### 任务目标 A
音乐推荐系统一文中，数据记录总量的 shape 是多少？
### 任务目标 B
把记录中从含有“What is the space”的那一行起、直到记录末尾的各行输出为编号列表，略去空行。

### 所示文本
* * * * * * * * *
音乐推荐系统

最新推荐文章于 2020-07-27 20:55:30 发布

小智rando

最新推荐文章于 2020-07-27 20:55:30 发布

阅读量6k

点赞数 3

分类专栏：机器学习实战 project 文章标签：推荐系统协同过滤

本文链接：https://blog.csdn.net/qq_38016957/article/details/93323453

版权

project 同时被 2 个专栏收录

10 篇文章 0 订阅

订阅专栏

机器学习实战

7 篇文章 0 订阅

订阅专栏

推荐系统

音乐数据处理
基于商品相似性的推荐
基于SVD矩阵分解的推荐

1、数据概况：

在数据中有用户，歌曲，播放量，以下为数据记录总量
shape：(48373586, 3)
memory usage: 1.1+ GB

2、数据处理：

（1）对每一个用户，分别统计播放总量

key：用户
value：播放量
查询该用户是否在字典中，若在则更新value，否则新用户加入字典

数据中会存在很多惰性用户，行为量很少，可能会对拉低结果的平均效果，所以需要对播放量排序，筛选

output_dict = {}
with open(data_home+'train_triplets.txt') as f:
    for line_number, line in enumerate(f):
        user = line.split('\t')[0]
        play_count = int(line.split('\t')[2])
* * * * * * * * *
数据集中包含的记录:

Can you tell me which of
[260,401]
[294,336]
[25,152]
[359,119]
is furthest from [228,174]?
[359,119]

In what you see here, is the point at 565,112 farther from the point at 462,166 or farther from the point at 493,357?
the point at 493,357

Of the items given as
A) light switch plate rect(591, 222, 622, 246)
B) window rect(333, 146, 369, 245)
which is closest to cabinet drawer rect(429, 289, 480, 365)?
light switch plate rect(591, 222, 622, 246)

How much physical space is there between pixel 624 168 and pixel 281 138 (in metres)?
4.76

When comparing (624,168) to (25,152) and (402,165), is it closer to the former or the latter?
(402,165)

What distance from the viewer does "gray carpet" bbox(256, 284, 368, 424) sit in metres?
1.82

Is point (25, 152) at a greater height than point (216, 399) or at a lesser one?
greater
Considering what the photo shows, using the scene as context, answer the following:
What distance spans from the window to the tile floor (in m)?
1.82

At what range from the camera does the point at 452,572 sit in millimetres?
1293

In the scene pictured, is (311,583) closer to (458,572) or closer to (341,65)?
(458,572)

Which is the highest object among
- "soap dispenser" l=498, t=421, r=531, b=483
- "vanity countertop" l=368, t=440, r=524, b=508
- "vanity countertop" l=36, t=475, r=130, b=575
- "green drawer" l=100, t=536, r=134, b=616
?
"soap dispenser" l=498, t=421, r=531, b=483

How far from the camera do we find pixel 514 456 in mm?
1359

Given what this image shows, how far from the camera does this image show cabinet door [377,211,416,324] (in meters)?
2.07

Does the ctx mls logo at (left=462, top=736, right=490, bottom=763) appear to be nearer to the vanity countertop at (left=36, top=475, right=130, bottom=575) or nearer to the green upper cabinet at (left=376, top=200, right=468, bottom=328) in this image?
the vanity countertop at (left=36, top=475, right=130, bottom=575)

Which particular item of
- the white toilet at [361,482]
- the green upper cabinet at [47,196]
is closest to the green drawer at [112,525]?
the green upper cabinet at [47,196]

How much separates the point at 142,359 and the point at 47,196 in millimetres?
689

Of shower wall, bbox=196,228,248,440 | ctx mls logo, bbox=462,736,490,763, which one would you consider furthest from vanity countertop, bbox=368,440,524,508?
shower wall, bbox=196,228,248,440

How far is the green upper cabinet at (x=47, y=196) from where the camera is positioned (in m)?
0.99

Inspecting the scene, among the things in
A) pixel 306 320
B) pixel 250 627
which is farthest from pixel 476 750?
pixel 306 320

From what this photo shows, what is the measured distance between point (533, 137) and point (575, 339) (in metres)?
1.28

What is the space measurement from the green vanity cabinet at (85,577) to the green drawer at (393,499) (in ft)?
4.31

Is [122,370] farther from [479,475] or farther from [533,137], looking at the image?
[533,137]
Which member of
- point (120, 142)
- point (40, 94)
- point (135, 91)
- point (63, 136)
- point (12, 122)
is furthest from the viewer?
* * * * * * * * *
### 回答 A
(48373586, 3)

### 回答 B
1. What is the space measurement from the green vanity cabinet at (85,577) to the green drawer at (393,499) (in ft)?
2. 4.31
3. Is [122,370] farther from [479,475] or farther from [533,137], looking at the image?
4. [533,137]
5. Which member of
6. - point (120, 142)
7. - point (40, 94)
8. - point (135, 91)
9. - point (63, 136)
10. - point (12, 122)
11. is furthest from the viewer?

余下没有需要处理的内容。